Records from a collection
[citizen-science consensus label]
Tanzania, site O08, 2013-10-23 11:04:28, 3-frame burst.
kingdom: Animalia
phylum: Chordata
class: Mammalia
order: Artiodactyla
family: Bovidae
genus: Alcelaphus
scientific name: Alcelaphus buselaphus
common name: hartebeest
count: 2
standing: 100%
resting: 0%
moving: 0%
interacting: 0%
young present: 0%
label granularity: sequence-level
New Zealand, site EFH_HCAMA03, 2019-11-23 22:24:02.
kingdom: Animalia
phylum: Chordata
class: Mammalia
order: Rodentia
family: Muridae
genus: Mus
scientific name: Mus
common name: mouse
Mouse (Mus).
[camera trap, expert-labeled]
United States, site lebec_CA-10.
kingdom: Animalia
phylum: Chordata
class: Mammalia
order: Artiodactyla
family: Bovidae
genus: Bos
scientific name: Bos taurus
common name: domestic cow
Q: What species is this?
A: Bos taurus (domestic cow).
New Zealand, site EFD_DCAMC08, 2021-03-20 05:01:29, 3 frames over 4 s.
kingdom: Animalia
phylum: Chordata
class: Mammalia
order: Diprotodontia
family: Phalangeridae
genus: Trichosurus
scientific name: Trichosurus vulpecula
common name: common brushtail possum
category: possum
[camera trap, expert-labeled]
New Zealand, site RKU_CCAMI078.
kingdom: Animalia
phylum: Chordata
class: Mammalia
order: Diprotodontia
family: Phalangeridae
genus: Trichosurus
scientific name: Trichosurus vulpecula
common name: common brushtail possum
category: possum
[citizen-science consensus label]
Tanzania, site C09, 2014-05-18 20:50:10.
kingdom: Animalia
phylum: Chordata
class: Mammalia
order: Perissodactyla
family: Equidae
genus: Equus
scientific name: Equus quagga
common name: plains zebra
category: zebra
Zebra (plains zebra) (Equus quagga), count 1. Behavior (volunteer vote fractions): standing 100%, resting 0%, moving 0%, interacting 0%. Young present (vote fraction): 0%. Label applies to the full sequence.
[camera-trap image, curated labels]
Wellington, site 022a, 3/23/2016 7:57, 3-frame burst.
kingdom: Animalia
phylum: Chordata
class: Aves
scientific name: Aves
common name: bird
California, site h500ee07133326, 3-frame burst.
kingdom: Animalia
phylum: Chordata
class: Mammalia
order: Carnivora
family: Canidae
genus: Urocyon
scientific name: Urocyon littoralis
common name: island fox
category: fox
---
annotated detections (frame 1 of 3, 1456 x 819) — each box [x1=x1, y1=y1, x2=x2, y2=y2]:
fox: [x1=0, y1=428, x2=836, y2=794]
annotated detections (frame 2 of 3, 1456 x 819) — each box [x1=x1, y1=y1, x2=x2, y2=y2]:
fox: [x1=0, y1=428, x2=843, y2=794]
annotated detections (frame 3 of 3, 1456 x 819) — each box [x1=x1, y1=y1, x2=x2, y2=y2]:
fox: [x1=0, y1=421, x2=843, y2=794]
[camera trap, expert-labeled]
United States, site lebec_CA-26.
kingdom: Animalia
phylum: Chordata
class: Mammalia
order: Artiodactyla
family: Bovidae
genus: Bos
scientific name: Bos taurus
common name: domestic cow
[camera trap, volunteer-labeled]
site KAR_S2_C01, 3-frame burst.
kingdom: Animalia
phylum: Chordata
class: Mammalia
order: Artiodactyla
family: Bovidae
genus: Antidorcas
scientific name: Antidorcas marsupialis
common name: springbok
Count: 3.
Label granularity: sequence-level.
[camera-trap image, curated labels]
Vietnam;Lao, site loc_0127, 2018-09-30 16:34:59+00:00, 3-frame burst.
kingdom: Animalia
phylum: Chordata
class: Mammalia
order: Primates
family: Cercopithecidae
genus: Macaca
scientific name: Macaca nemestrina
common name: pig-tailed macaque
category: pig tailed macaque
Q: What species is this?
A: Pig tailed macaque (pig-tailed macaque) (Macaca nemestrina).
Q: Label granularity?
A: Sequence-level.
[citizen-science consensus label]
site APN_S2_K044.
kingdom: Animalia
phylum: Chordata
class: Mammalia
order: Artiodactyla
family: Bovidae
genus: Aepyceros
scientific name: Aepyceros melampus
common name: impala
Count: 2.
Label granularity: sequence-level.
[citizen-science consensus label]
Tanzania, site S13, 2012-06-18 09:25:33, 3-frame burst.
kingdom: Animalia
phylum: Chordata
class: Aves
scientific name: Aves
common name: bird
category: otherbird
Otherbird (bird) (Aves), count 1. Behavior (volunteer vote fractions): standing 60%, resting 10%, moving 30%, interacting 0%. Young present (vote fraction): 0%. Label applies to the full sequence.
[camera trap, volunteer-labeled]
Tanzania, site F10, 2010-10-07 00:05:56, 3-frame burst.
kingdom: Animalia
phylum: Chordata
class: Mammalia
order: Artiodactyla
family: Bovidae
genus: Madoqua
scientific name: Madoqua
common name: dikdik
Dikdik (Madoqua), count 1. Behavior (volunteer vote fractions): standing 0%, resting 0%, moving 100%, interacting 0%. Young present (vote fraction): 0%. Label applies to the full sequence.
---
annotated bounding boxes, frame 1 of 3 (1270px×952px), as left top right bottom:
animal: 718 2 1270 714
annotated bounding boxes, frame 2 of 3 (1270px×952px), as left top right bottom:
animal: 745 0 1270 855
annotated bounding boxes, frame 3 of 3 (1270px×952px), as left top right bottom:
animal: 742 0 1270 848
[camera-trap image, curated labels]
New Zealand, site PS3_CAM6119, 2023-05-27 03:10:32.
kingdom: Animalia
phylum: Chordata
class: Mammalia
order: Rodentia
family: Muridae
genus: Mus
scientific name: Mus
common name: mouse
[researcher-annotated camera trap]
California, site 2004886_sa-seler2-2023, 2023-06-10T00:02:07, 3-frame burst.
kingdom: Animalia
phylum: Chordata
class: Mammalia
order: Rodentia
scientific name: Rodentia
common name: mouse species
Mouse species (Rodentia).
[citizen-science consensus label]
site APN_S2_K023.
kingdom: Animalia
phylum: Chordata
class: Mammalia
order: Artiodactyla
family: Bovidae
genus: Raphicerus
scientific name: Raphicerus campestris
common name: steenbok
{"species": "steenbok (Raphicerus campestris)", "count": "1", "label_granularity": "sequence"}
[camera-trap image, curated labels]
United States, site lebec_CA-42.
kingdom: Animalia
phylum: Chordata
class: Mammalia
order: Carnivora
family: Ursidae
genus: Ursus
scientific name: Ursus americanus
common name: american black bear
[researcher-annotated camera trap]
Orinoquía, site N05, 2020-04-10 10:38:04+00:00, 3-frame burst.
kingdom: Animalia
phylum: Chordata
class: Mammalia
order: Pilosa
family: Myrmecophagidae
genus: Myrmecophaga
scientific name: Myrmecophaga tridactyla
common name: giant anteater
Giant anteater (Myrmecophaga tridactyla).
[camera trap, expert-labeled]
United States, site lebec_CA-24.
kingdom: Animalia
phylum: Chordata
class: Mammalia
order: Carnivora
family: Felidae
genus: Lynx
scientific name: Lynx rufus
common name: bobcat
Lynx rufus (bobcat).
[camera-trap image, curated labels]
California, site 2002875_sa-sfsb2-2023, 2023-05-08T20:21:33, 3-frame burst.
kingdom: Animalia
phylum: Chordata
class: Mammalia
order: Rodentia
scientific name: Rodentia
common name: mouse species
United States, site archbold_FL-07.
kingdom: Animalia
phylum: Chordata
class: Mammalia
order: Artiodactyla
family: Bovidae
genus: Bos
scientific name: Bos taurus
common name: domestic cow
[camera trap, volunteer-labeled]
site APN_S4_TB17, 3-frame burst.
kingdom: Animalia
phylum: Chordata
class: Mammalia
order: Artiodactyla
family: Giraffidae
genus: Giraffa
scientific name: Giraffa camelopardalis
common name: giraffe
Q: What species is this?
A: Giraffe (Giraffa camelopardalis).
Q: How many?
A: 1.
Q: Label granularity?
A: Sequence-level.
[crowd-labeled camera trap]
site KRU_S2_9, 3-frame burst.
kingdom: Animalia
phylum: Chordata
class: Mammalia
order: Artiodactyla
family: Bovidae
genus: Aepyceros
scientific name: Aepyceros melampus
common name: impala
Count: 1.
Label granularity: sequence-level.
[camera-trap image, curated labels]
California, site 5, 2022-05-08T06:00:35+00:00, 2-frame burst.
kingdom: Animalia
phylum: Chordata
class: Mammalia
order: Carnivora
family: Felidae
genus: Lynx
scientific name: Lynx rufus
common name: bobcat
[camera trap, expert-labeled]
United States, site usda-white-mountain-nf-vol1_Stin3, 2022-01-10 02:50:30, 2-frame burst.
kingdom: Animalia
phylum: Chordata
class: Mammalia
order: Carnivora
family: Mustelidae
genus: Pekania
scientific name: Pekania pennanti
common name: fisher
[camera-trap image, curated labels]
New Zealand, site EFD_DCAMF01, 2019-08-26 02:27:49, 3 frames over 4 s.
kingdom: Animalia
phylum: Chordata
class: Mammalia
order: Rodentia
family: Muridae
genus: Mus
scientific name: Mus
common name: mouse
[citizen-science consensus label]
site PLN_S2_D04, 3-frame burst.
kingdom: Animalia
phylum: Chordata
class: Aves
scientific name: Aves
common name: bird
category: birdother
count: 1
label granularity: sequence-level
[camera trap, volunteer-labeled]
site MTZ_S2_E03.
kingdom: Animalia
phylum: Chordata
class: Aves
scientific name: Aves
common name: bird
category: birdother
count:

TO DO
Please report every line of the records above that contains the word "frames".

OUTPUT OF THE TASK
New Zealand, site EFD_DCAMC08, 2021-03-20 05:01:29, 3 frames over 4 s.
New Zealand, site EFD_DCAMF01, 2019-08-26 02:27:49, 3 frames over 4 s.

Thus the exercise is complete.